Print the part of the mining stats thread below that runs from "The root of" up to and including "trying to correct.", word for word.

# Text shown
___

The only corrective action at this time is to restart the miner.

The root of the problem is there is no way to associate the reponse from the pool to a specific submitted share. This makes it impossible to detect an unacknowledged share. Once that occurs the share timings are garbage as well as anything related to those timings.

Resetting the stats can fix the problem after it has occurred. This is ok if there are no pending shares but if the stats are reset while a share submission is pending acceptance it could cause the problem it's trying to correct.

There's no obvious solution at this time.

JayDDee commented 4 years ago

I found a bug that could cause stats to get out of synch but the root problem still exists. There is no reliable way to detect a submitted share with no reply and this will still cause stats corruption.

I will add some checks for mismatches between submits and replies and reprt discrepencies in the 5 minute summary. No automatic corrective action can be taken because the test could have been done in the window between submitting the share and receiving the reply. Taking action in this case would cause the problem when it didn't really exist.

The only foolproff corrective action is to restart the miner manually.

This is just a stats issue it has no effect on performance so letting the miner run with messed up stats causes no other problems.

JayDDee commented 4 years ago

The root problem can be mitigated by comparing the number of shares submitted with replies received (acc + rej) and reporting mismatches. It is fairly certain that stats will be corrupt when a share is submitted with no reply.

Stratum errors can also cause share mismatches but much less likely. It depends on whether there was a pending share when the error occurred and whether it resulted in lost data. Stratum errors are currently reported in real time.

No replies and stratum errors will be added to the periodic summary report.

JayDDee commented 4 years ago

v3.9.9.1. Stratum errors, no replies, and solved blocks are not added to summary report. Due to their very low incidence in a stable environment, and adequate reporting of incidents I feel it unnessary duplication.

___

# Entries shown
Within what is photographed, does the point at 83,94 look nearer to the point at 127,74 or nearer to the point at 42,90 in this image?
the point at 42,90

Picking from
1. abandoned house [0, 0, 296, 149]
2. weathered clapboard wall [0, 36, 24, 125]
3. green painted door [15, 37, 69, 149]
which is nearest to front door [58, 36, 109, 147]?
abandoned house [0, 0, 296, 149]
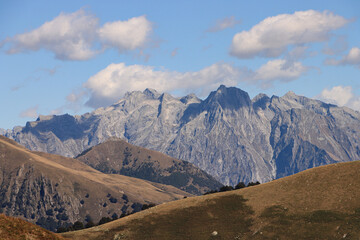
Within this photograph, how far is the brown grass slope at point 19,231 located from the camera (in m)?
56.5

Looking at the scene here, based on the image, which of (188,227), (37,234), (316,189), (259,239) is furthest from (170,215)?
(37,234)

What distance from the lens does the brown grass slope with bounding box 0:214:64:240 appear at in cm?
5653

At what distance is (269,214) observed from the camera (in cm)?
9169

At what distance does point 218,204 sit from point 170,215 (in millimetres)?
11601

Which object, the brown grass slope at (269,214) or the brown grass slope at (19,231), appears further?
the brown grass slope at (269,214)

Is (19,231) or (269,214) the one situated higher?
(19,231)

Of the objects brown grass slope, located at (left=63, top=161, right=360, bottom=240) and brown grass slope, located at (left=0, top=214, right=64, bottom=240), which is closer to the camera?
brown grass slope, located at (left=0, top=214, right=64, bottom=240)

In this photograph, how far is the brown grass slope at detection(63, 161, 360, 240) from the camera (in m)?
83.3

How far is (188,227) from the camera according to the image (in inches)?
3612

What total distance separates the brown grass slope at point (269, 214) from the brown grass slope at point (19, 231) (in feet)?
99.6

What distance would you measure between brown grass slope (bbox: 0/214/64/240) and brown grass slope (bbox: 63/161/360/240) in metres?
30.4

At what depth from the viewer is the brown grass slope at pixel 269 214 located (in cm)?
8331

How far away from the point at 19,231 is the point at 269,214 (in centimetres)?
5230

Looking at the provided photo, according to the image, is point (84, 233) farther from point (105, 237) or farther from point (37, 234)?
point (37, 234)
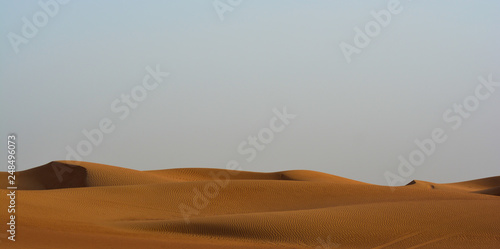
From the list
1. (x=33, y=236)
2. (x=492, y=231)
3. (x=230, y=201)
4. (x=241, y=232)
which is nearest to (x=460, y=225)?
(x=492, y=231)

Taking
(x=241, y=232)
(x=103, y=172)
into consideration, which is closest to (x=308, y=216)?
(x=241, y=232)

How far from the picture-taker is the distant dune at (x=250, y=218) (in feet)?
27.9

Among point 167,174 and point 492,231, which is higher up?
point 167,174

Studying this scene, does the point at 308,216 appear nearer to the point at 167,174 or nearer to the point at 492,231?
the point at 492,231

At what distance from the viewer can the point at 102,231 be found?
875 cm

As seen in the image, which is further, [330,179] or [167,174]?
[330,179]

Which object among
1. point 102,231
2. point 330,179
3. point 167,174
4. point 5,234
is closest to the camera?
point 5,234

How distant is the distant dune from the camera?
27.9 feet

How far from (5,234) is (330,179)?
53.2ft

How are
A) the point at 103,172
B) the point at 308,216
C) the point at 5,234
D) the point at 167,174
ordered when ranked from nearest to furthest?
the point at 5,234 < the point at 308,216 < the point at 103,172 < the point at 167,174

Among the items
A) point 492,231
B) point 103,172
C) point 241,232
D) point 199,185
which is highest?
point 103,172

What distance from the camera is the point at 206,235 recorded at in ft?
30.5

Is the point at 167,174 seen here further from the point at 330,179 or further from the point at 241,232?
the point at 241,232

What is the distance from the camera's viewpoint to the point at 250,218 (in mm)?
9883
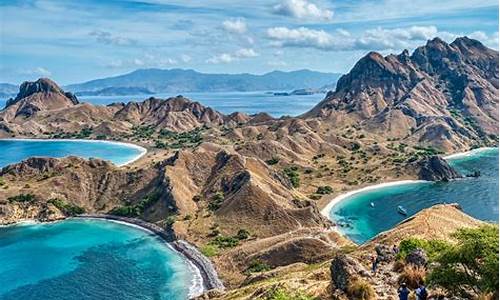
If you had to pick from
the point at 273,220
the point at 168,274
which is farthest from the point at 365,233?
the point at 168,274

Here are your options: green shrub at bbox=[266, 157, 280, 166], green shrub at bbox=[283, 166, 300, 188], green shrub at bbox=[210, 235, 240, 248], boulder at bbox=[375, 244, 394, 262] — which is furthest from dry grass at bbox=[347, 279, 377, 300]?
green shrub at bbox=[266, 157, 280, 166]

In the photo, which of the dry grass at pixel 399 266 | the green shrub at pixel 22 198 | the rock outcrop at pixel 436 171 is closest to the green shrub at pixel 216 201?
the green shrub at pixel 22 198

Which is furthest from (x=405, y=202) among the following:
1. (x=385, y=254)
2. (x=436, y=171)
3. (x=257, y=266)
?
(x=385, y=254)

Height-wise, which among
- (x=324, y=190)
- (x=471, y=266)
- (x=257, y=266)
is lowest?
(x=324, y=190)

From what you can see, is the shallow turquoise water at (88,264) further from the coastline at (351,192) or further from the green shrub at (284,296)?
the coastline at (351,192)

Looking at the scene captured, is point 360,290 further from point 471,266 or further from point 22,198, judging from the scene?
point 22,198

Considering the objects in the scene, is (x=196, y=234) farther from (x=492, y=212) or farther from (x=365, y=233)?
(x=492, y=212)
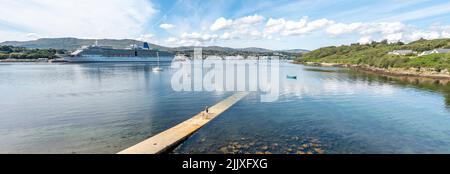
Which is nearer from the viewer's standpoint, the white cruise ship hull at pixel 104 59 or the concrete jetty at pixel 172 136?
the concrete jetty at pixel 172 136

___

# Task answer
The root of the problem is there is no way to associate the reponse from the pool to a specific submitted share. This makes it impossible to detect an unacknowledged share. Once that occurs the share timings are garbage as well as anything related to those timings.

Resetting the stats can fix the problem after it has occurred. This is ok if there are no pending shares but if the stats are reset while a share submission is pending acceptance it could cause the problem it's trying to correct.